The mainstay grape is Tempranillo. Much of the Garnacha of the area is clustered in the Baja, and so the reputation of Garnacha lingers far behind Tempranillo in Rioja. Small plantings of Mazuelo (Carineña) and Graciano attest to the traditional lack of interest in those two grapes. But Graciano is struggling to shine like a rising star—those wines with part or all Graciano in them can be spectacular.
More importantly, all three regions benefit from the angle of the mountains around Rioja: they are protected by the Sierra de Cantábria and the Sierra de la Demanda from the coldest, Atlantic air masses, but still influenced by that nearby ocean. Meanwhile, the opening of that mountainous angle allows for a Mediterranean influence from the south. Perhaps surprisingly, the ideal vintages are not those in which the Mediterranean has a great influence. Rather, the better years rest on a blending of influences of the north and the south, as it were; that's what growers hope for in a perfect vintage—not too hot, not too cold.
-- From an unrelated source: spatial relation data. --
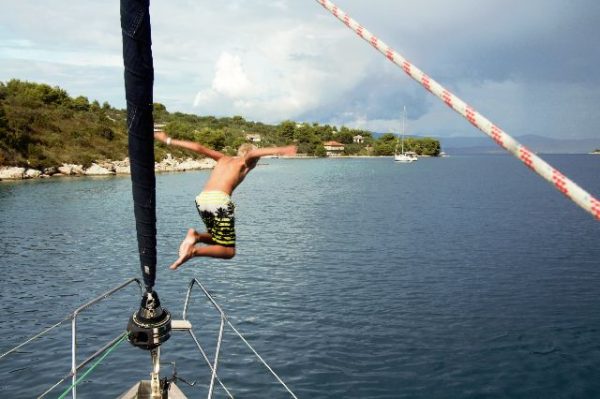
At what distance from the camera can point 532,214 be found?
6506cm

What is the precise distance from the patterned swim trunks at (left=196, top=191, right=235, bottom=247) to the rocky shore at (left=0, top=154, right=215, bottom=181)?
112 metres

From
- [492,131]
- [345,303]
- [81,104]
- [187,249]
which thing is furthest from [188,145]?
[81,104]

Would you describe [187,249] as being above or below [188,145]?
below

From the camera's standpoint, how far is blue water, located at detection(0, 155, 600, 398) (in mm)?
20375

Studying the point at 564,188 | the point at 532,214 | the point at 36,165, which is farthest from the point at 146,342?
the point at 36,165

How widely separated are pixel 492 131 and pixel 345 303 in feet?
82.2

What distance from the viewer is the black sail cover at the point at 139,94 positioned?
5.42m

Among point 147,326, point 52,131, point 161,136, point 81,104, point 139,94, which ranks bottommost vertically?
point 147,326

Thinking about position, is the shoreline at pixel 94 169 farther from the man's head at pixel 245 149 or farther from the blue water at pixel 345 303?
the man's head at pixel 245 149

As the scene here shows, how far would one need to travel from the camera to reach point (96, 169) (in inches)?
5007

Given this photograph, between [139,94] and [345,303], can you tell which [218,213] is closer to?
[139,94]

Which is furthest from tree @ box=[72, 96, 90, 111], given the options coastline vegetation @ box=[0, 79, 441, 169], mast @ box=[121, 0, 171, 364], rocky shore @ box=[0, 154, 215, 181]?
mast @ box=[121, 0, 171, 364]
For further information, visit the US Vibrant Rioja Campaign and DOCa Rioja Regulatory Council Website.
Pago de Arínzano
Just a couple miles south from the town of Estella, within the subzone of Tierra Estella, Pago Arínzano lies in a snug valley created by the River Ega, which moderates the most extreme temperatures while hastening the cooling nighttime winds. The soils are loam, sand, and limestone, and grapes include Tempranillo, Merlot, and Cabernet Sauvignon. The estate can point to wine production as long ago as the eleventh century; today the powerful Chivite family owns and manages the estate, along with their other estimable Navarra properties. This estate also provides the backbone of the Chivite Colección 125 wines.
Pago de Otazu
Until recently, the estate—only about ten miles west of Pamplona, between the Sierra del Perdón and the Sierra de Echauri with the Arga river at its back—was outside the DO Navarra. The Pago sits as far north as any other Spanish quality red–wine vineyard. Tempranillo, Merlot, Cabernet Sauvignon, and Chardonnay provide the foundation for the estate's wine; the DO Pago de Otazu label will appear on the wines from the 2010 vintage and thereafter.
Pago Prado de Irache
Also right by Estella, the winery is about one century old, but the estate encompasses the centuries–old Monastery of Irache; since 900 AD a water fountain has quenched the thirst of pilgrims on the Camino de Santiago de Campostela. A newer version of the fountain stands today along the side of the winery. The estate's grapes include Tempranillo, Garnacha, Cabernet Sauvignon, Merlot, Graciano, Mazuelo, Viura, Chardonnay, and Malvasía. The DO Pago Prado Irache uses only the Tempranillo, Cabernet Sauvignon, and Merlot.